Lesetext =>
# thunderbird 0.8

## gsnerf

Hiho,

hab gestern nen world update gemacht wobei auch thunderbird von 0.73 auf 0.8 geupdatet wurde.

Seitdem werden mir die inhalte meiner ordner nicht mehr angezeigt, hat nochjemand das problem bzw ne idee wie das zu reparieren ist? Ich brauch doch meine mehls  :Crying or Very sad: 

MfG Gsnerf

----------

## ignatz

musst in ~/.thunderbird/default/<foo>/compreg.dat löschen

das wars....

----------

## tobimat80

Hab das Problem auch. Wieso muss ich die Datei denn löschen? Für was ist die gut?

THX

----------

## MatzeG

Also ich hatte zuerst das gleiche Problem.

Nachdem ich aber die Datei gelöscht habe, läuft alles einwandfrei.

Muss man beim Firefox 1.0pre übrigens auch machen.

So hats zumindest bei mir funktioniert.

Matze

----------

## tobimat80

 *MatzeG wrote:*   

> 
> 
> Muss man beim Firefox 1.0pre übrigens auch machen.
> 
> So hats zumindest bei mir funktioniert.
> ...

 Hm. also bei mir musste ich das nicht machen.

----------

## _hephaistos_

 *tobimat80 wrote:*   

>  *MatzeG wrote:*   
> 
> Muss man beim Firefox 1.0pre übrigens auch machen.
> 
> So hats zumindest bei mir funktioniert.
> ...

 

ich schon.... aber is ja egal: hauptsache man weiß, dass die compreg.dat ein problem sein kann....

----------

## Duncan Mac Leod

 *ignatz wrote:*   

> musst in ~/.thunderbird/default/<foo>/compreg.dat löschen
> 
> das wars....

 

DANKE  :Smile:  !!

Diese Foren und die Community sind GROSSARTIG  :Wink:  !!

bye,

Duncan

----------

## Slayer2004

Vielen Dank !!!

War kurz davor das Fenster zu öffnen und meinen PC "rauszubeamen"  :Rolling Eyes: 

Auf die Community ist mal wieder Verlass !!!  :Very Happy: 

----------

## tycho1983

Ja, schließlich sind wir ja kein Großkonzern  :Wink: 

----------

## theche

Hi!

habe thunderbird 0.8 laufen, hatte allerdings kein Problem mit verloren gegangenen mails...aber ich hätts gern auf deutsch. habe mir das thunderbird-0.8-deDE-langpack.xpi gesaugt, (und ich denk auch irgendwie installiert, aber bin nicht so sicher, steht zwar als installiert drin und das häkchen [x]thunderbird auf deutsch benutzen ist aktiviert aber das sieht mir sehr nach englisch aus...

als ich das enigmail plugin installiert hab, isses immer abgestürzt wenn ich ne neue mail schreiben wollte-->schon wieder draußen.

----------

## Pythagoras1

wieso sind nach dem update die umlaute meiner ausgehenden mails verkrüppelt? verwende iso-8859-15 im klartextformat mit enigmail. wenn ich mir die mails im sent ordner ansehe werden umlaute so dargestellt als würden sie utf8 sein, aber als 8859 dargestellt werden (2 sonderzeichen pro umlaut). das kann aber nicht sein, wenn ich mir den nachrichten quellcode ansehe sind sie richtig dargestellt. umstellen mit character encoding bringt auch nicht viel. die umlaute sehen dann halt "anders" verkrüppelt aus und werden trotzdem noch immer als 2 zeichen dargestellt.

Die Daten =>
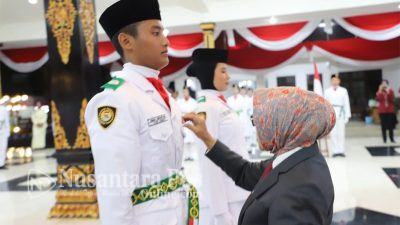 Bupati Mundjidah Kukuhkan Pasukan Paskibraka Jombang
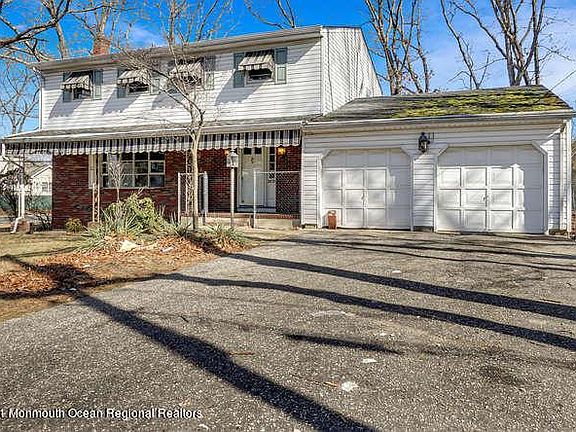 2nd image of 1475 Fernwood Ave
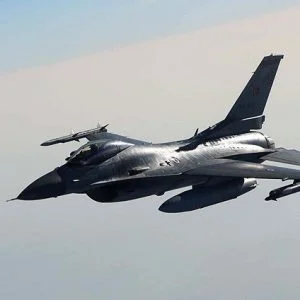 سلاح الجو التركي يدمر مواقع لـ”بي كا كا” الإرهابية شمالي العراق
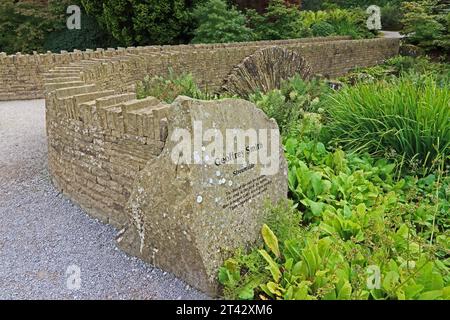Memoriale a Geoffrey Smith, ex sovrintendente di Harlow Carr, Harrogate Foto Stock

Arbeitsauftrag A => Welche Datei muss laut dem Thread über Thunderbird 0.8 gelöscht werden, damit die Ordnerinhalte wieder angezeigt werden?
Arbeitsauftrag B => Setze den Thread über Thunderbird 0.8 im Anschluss an den letzten Beitrag fort.
Das Material steht für sich und gehört nicht zum Thread über Thunderbird 0.8.

Lösung A => Die Datei compreg.dat unter ~/.thunderbird/default/<foo>/.

Lösung B =>
das lustige daran ist: das passiert nur bei mails, die ich enigmail-signiert habe. die wenigen unsignierten nachrichten werden korrekt dargestellt.

----------

## Pythagoras1

jep, wenn ich das automatische überprüfen/entschlüsseln von mails deaktiviere werden auch die signierten mails richtig angezeigt. wenn ich bei der entsprechenden mail dann "decrypt" klicke wird der signaturblock - wie üblich - herausgnommen und die "good signature" meldung angezeigt. dabei werden jedoch die umlaute verkrüppelt.

sieht mir also danach aus, dass gpg 8859-15 input verarbeitet und als utf8 ausspuckt, jedoch von enigmail als 8859-15 interpretiert wird. netter bug.

hängt wohl damit zusammen, dass mein gesamtes system auf unicode utf-8 eingestellt ist, nur bei den mails verwende ich lieber noch 8859-15.

hat jemand ähnliches verfolgt, bzw. weiß eine lösung, ohne, dass ich irgendwo unicode support wegkompilieren muss?

----------

## LGW

also mir ist nur grade aufgefallen das bei mir genau das gleiche auftritt - enigmail verhunzt ISO-8859-1/15- Umlaute beim decoden.

Fragt sich nur was man dagegen tun kann.

Immerhin werden Umlaute korrekt verschickt, meine erste Angst war ja das ich seit dem Update auf 0.8 alle Geschäftsemails mit kaputten Umlauten verschickt habe *schwitz*

Trotzdem siehts natürlich doof aus. Naja "zum Glück" bekomme ich kaum signierte oder verschlüsselte Mails....  :Wink: 

vor dem Update auf 0.8 war das definitiv noch nicht so, und an meinem System hab ich auch nix geändert (was UTF-8 betrifft. Eigentlich war das einzige was ich in den letzten Wochen auf dem Rechner hier emerged habe der thunderbird 0.8 sowie das zugehörige enigmail...)

----------

## LGW

gibts nen bugreport zu auf mozdef, scheint ab und an immer malwieder aufzutreten das Problem...

ich warte erstmal auf Thunderbird 0.9 "stable" und dann mal weitersehen...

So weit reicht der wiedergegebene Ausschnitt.